→ Supplied information:
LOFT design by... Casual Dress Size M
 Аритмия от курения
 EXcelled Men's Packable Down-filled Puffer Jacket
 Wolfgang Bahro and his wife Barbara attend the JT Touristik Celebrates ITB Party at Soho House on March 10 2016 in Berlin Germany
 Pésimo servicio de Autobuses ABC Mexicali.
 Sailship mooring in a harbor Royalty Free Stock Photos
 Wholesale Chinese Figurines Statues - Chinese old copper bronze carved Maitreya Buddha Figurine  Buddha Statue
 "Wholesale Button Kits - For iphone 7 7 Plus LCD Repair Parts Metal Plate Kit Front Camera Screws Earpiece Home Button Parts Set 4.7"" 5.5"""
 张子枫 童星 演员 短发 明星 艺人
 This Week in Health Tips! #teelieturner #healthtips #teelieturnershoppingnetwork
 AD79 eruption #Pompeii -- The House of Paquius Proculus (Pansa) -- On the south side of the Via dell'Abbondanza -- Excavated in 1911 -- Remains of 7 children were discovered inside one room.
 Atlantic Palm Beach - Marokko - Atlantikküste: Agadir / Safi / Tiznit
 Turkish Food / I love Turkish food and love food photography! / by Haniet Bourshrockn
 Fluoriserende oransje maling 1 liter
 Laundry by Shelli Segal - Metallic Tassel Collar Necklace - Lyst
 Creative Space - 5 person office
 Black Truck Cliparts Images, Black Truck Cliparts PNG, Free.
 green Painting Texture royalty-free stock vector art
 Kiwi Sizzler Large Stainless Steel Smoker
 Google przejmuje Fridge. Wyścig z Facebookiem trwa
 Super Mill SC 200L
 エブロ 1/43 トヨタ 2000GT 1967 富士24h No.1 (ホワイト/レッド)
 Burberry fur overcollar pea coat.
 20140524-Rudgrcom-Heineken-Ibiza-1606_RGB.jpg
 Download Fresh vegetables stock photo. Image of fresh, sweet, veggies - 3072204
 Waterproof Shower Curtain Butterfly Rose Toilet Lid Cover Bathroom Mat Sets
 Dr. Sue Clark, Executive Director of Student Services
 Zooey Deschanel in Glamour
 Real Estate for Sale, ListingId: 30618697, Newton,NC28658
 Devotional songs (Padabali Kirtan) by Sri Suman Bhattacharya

→ Prompt:
Which lines above include the word "Wholesale"? Show each one.

→ Answer to the problem:
 Wholesale Chinese Figurines Statues - Chinese old copper bronze carved Maitreya Buddha Figurine  Buddha Statue
 "Wholesale Button Kits - For iphone 7 7 Plus LCD Repair Parts Metal Plate Kit Front Camera Screws Earpiece Home Button Parts Set 4.7"" 5.5"""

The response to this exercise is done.